The freshwater fish belongs to a never-before-described taxonomic family, making it one of the biggest finds of the last decade.
The Gollum snakehead is unusual among subterranean critters because it has both eyes and a colorful complexion.
A study published last month in the journal Scientific Reports places the Gollum snakehead and another recently described species, the Mahabali snakehead, into a family all their own. A family is the descriptive category above genus and species; for example, humans share a family, Hominidae, with chimpanzees, orangutans and gorillas, Douglas Main reports for National Geographic.
Close study of the new snakeheads’ genes and anatomy revealed so many differences compared to common snakeheads that researchers placed them in a new family, Aenigmachanna. They also have a Tolkienesque common name: dragon snakeheads.
Dragon snakeheads live in underground reservoirs, only coming to the surface when intense rainfall floods the aquifer and carries them up. Adult fish are about four inches long, with straight, thin bodies, and they propel themselves forward and back by fluttering their bodies like a banner in the wind. Unlike most underground-dwelling critters, dragon snakeheads aren’t pale and eyeless. They’re rusty red-brown and do have eyes.

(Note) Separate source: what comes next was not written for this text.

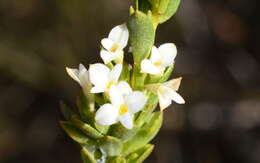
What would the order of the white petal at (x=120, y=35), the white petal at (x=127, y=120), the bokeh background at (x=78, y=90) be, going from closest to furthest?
the white petal at (x=127, y=120) → the white petal at (x=120, y=35) → the bokeh background at (x=78, y=90)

Dragon snakeheads have a collection of characteristics that set them apart, the new study shows. They have fewer vertebrae, a shortened swim bladder, and can’t breathe air the way common snakeheads can. Genetic analysis showed that dragon snakeheads and Channidae snakeheads last shared ancestor lived 120 million years ago, during the Cretaceous period.
In that time, Channidae snakeheads have evolved into about 50 species, but it seems that dragon snakeheads haven’t evolved much at all.
Dragon snakeheads have “a whole series of primitive characteristics,” says Smithsonian National Museum of Natural History ichthyologist David Johnson to National Geographic. Those characteristics earn them the title of “living fossils,” adds Johnson, who wasn’t involved in the study.
Pethiygoda suggests to Mongabay India that subterranean fish may have an advantage when disasters like the extinction event that wiped out the dinosaurs come around. By living in a relatively stable environment, the fish haven’t needed to adapt to survive. But as more people dig wells and water their fields from the limited underground reservoir, the fish may become threatened.
“It is in some ways a freshwater coelacanth,” Pethiygoda tells Mongabay India. “It also signals that new light needs to be shone on the other fishes of Kerala that seem to live in aquifers, such as Horaglanis and Kryptoglanis. Almost nothing is known of the origin of these species or their ecology.”